LSTM predicts the same constant value

Planet_Boost · December 21, 2022, 3:03pm

I want to predict one variable using 7 features with time steps of 4:

# Shape X_train: torch.Size([24433, 4, 7]
# Shape Y_train: torch.Size([24433, 4, 1]

# Shape X_test: torch.Size([6109, 4, 7]
# Shape Y_test: torch.Size([6109, 4, 1]

train_dataset = TensorDataset(X_train, Y_train)
test_dataset = TensorDataset(X_test, Y_test) 
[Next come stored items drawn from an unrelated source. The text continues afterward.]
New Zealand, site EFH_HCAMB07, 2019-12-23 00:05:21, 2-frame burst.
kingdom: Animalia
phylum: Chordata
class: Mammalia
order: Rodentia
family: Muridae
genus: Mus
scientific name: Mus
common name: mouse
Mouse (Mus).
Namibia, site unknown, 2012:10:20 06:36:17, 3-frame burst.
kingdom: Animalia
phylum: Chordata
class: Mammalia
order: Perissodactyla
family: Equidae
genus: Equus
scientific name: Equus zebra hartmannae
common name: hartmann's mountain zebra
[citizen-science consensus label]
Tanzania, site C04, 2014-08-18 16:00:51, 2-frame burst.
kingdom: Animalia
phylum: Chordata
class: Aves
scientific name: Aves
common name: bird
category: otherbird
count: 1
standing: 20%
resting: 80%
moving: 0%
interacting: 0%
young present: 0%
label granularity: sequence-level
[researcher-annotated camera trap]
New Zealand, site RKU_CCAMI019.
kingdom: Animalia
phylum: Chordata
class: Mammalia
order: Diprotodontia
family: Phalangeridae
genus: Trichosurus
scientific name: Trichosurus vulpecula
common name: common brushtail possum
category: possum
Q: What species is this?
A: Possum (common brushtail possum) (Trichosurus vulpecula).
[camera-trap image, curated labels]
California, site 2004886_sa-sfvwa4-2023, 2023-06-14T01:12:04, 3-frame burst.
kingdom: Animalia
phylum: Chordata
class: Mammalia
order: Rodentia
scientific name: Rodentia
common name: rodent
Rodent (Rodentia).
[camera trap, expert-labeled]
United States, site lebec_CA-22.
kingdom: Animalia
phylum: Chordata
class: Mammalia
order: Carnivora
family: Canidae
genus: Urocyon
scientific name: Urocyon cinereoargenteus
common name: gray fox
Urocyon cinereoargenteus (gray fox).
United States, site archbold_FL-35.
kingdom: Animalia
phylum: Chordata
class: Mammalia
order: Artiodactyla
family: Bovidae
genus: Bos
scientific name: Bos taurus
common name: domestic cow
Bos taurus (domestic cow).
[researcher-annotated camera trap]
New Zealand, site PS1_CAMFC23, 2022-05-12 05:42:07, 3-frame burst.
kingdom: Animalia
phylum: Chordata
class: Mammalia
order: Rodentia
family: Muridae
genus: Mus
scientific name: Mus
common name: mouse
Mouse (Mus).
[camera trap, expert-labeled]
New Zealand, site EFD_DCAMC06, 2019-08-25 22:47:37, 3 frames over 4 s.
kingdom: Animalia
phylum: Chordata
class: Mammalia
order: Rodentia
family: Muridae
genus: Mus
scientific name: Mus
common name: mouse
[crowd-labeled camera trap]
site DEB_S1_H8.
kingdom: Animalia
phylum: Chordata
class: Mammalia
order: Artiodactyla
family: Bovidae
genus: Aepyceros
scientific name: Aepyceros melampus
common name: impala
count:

train_loader = torch.utils.data.DataLoader(train_dataset, batch_size=32, shuffle=True)
test_loader = torch.utils.data.DataLoader(test_dataset, batch_size=32, shuffle=False)

My (initial) LSTM model:

class LSTMModel(nn.Module):
    def __init__(self, input_size, hidden_size, output_size):
        super().__init__()
        self.lstm = nn.LSTM(input_size, hidden_size)
        self.linear = nn.Linear(hidden_size, output_size)
        
    def forward(self, x):
        x, _ = self.lstm(x)
        x = self.linear(x)
        return x

model = LSTMModel(input_size=7, hidden_size=256, output_size=1)

loss_fn = nn.MSELoss()
optimizer = torch.optim.Adam(model.parameters(), lr=0.1)

Apply model:

# Loop over the training set
for X, Y in train_loader:

    optimizer.zero_grad()
    
    Y_pred = model(X)

    loss = loss_fn(Y_pred, Y)
    
    loss.backward()
    
    optimizer.step()

model.eval()

# Loop over the test set
for X, Y in test_loader:

    Y_pred = model(X)
    
    loss = loss_fn(Y_pred, Y)

An example of Y (true data):

tensor([[[59.],
         [59.],
         [59.],
         [59.]],

        [[70.],
         [70.],
         [70.],
         [70.]],

        [[ 100.],
         [ 0.],
         [ 0.],
         [ 0.]],

# etc.

However, my Y_pred is somewhat like this:

 tensor([[[15.8224],
         [15.8224],
         [15.8224],
         [15.8224]],

        [[16.1654],
         [16.1654],
         [16.1654],
         [16.1654]],

        [[16.2127],
         [16.2127],
         [16.2127],
         [16.2127]],

# etc.

I have tried numerous different things:

Changing the model architecture (different batch size, different number of layers)
Adding dropout and decay parameters
Using epochs and changing the number of epochs when looping over training and test data
Different optimizers (Adam, SGD) with different learning rates
Log transforming my input data

In my (unanswered) previous I give an example of how my input data looks like.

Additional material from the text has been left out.